▶ Teks yang Diberikan
Padahal, saat penyelenggaraan pemilu, sinergi antara KPU dan Bawaslu sangat dibutuhkan. Hajatan besar ini tak akan terwujud maksimal tanpa pengawasan baik. Kedua lembaga penyelenggara pemilu itu perlu membuktikan kinerjanya kepada masyarakat.
Kendati masih ada kekurangan di banyak aspek, tahapan pemilu menunjukkan hasil kerja KPU. Sementara Bawaslu terlihat kedodoran. Dalam sidang penanganan sengketa verifikasi calon peserta pemilu, Bawaslu umumnya tidak menggunakan data hasil pengawasan jajarannya. Laporan 25 halamannya pun lebih berupa laporan kegiatan dengan temuan yang sangat minim. Kalaupun ada dugaan, isinya hanya kesimpulan yang tidak ditunjang data lengkap.
Kesulitan Bawaslu bisa dipahami. Saat tahapan verifikasi parpol peserta pemilu, Bawaslu baru membentuk Bawaslu di 26 provinsi. Sisanya, pengawasan dilakukan Panwas Pilkada, lembaga pengawas ad hoc yang dibentuk saat pilkada. Namun, sesungguhnya Bawaslu bekerja sama dengan pemantau dan perguruan tinggi untuk memantau sub-tahapan verifikasi faktual parpol di 130 kabupaten/ kota di 33 provinsi.

Melanggar Kode Etik.

Cuplikan data pertanyaan spasial:
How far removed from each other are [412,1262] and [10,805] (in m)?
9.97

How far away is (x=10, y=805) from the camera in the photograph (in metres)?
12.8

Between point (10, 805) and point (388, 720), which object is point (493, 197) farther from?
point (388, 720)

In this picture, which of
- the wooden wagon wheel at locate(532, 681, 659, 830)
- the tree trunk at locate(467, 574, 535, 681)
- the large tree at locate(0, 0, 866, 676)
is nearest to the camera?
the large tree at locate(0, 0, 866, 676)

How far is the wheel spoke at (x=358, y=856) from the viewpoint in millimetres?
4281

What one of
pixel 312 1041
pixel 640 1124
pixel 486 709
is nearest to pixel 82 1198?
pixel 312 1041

▶ Ketentuan Tugas
**a)** Tuliskan bagian teks tentang KPU dan Bawaslu di antara "Kendati masih ada" dan "ditunjang data lengkap.", termasuk kedua batas itu.
**b)** Ringkas paragraf dalam teks tentang KPU dan Bawaslu yang diawali "Kesulitan Bawaslu bisa dipahami" menjadi daftar butir tanpa menghilangkan fakta pokoknya.

▶ Hasil Secara Berurutan
**a)**
Kendati masih ada kekurangan di banyak aspek, tahapan pemilu menunjukkan hasil kerja KPU. Sementara Bawaslu terlihat kedodoran. Dalam sidang penanganan sengketa verifikasi calon peserta pemilu, Bawaslu umumnya tidak menggunakan data hasil pengawasan jajarannya. Laporan 25 halamannya pun lebih berupa laporan kegiatan dengan temuan yang sangat minim. Kalaupun ada dugaan, isinya hanya kesimpulan yang tidak ditunjang data lengkap.

**b)**
- Kesulitan Bawaslu dapat dipahami.
- Pada tahap verifikasi parpol peserta pemilu, Bawaslu baru terbentuk di 26 provinsi.
- Di wilayah lainnya, pengawasan dilakukan oleh Panwas Pilkada, lembaga pengawas ad hoc yang dibentuk saat pilkada.
- Bawaslu bekerja sama dengan pemantau dan perguruan tinggi untuk memantau sub-tahapan verifikasi faktual parpol di 130 kabupaten/kota di 33 provinsi.